Training CatBoost (Mid-Latitudes)¶
This notebooks demonstrates training a CatBoost model with
hyperparameter optimization, followed by feature importance
visualization using SHAP. CatBoost is a machine learning algorithm that
uses gradient boosting on decision trees. This notebook utilizes the
deepfuel-ML/src/models/catboost_module.py
script for model training.
import os
import pandas as pd
import numpy as np
from joblib import dump, load
import shap
Data directory¶
# The training, validation and test set required for model training are placed in data/midlats/
! tree ../data/midlats
[01;34m../data/midlats[00m
├── midlats_test.csv
├── midlats_train.csv
└── midlats_val.csv
0 directories, 3 files
Input Features¶
Latitude
Longitude
Leaf Area Index
Fire Weather Index: fwinx
Drought Code: drtcode
Fire Danegr Severity Rating: fdsrte
Fraction of Burnable Area: fraction_of_burnable_area
d2m
Evaporation Rate: erate
fg10
si10
Volumetric Soil Water Level 1: swvl1
2m Temperature: t2m
tprate
Climatic Region: climatic_region
Slope: slor
Month: month
Fuel Load: actual_load (target variable)
# Check header of training set matches input features
! head -n 1 ../data/midlats/midlats_train.csv
latitude,longitude,LAI,fwinx,drtcode,fdsrte,fraction_of_burnable_area,d2m,erate,fg10,si10,swvl1,t2m,tprate,climatic_region,slor,actual_load,month
Model Training¶
!python '../src/train.py' --model_name 'CatBoost' --data_path '../data/midlats/' --exp_name 'CatBoost_exp'
Link for the created Neptune experiment--------
Info (NVML): NVML Shared Library Not Found. GPU usage metrics may not be reported. For more information, see https://docs.neptune.ai/logging-and-managing-experiment-results/logging-experiment-data.html#hardware-consumption
https://ui.neptune.ai/shared/step-by-step-monitoring-experiments-live/e/STEP-163
---------------------------------------
0: learn: 0.9193915 test: 0.9374665 best: 0.9374665 (0) total: 78.9ms remaining: 1m 18s
1: learn: 0.8572337 test: 0.8807920 best: 0.8807920 (1) total: 90.4ms remaining: 45.1s
2: learn: 0.8133704 test: 0.8472102 best: 0.8472102 (2) total: 105ms remaining: 34.9s
3: learn: 0.7751241 test: 0.8134123 best: 0.8134123 (3) total: 119ms remaining: 29.6s
4: learn: 0.7455154 test: 0.7849642 best: 0.7849642 (4) total: 134ms remaining: 26.7s
5: learn: 0.7227938 test: 0.7619387 best: 0.7619387 (5) total: 147ms remaining: 24.3s
. . .
315: learn: 0.4626048 test: 0.6321089 best: 0.6305450 (299) total: 4.34s remaining: 9.4s
316: learn: 0.4623857 test: 0.6320927 best: 0.6305450 (299) total: 4.36s remaining: 9.39s
317: learn: 0.4622255 test: 0.6321369 best: 0.6305450 (299) total: 4.37s remaining: 9.37s
318: learn: 0.4618840 test: 0.6320915 best: 0.6305450 (299) total: 4.38s remaining: 9.36s
319: learn: 0.4616440 test: 0.6317562 best: 0.6305450 (299) total: 4.4s remaining: 9.35s
Stopped by overfitting detector (20 iterations wait)
bestTest = 0.6305450201
bestIteration = 299
Shrink model to first 300 iterations.
RMSE : 0.6305450197747737
-----------------------------------------------------------------
Inference results
Training error: 2039187852.5081983
Validation error: 2854273450.7074313
Test error: 2231005975.951971
Model file save at ['/Users/rbiswas/VSCodeProjects/deepfuel-ML/src/results/pre-trained_models/CatBoost.joblib']

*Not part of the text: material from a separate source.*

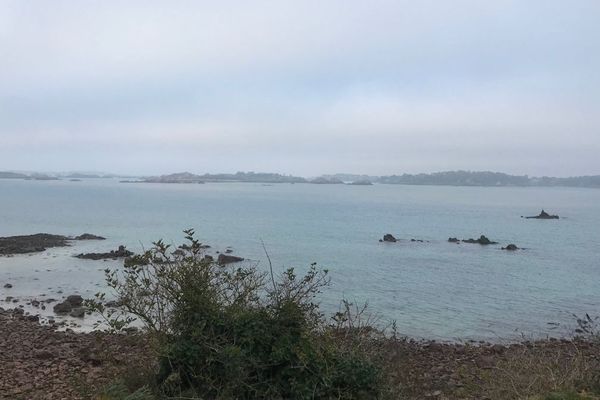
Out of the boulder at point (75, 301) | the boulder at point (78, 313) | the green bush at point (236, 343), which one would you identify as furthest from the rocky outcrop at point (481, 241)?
the green bush at point (236, 343)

The training logs can be viewed live online at the following link: https://ui.neptune.ai/shared/step-by-step-monitoring-experiments-live/e/STEP-158
Loading the trained model¶
model = load('../src/results/pre-trained_models/CatBoost.joblib')
Feature importance using SHAP¶
SHAP (SHapley Additive exPlanations) is used to explain the output of the trained machine learning model.

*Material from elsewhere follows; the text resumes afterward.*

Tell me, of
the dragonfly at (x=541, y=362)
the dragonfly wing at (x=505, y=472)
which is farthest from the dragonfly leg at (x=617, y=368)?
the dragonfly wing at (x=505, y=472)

midlat_train = pd.read_csv('../data/midlats/midlats_train.csv')
shap_values = shap.TreeExplainer(model).shap_values(midlat_train.drop([ 'actual_load'], axis=1))
shap.summary_plot(shap_values, midlat_train.drop(['actual_load'], axis=1))
The y-axis indicates the variable name, in order of importance from top to bottom. On the x-axis (Impact on model output), the horizontal location shows whether the effect of that value is associated with a higher or lower prediction. Gradient colour indicates feature value.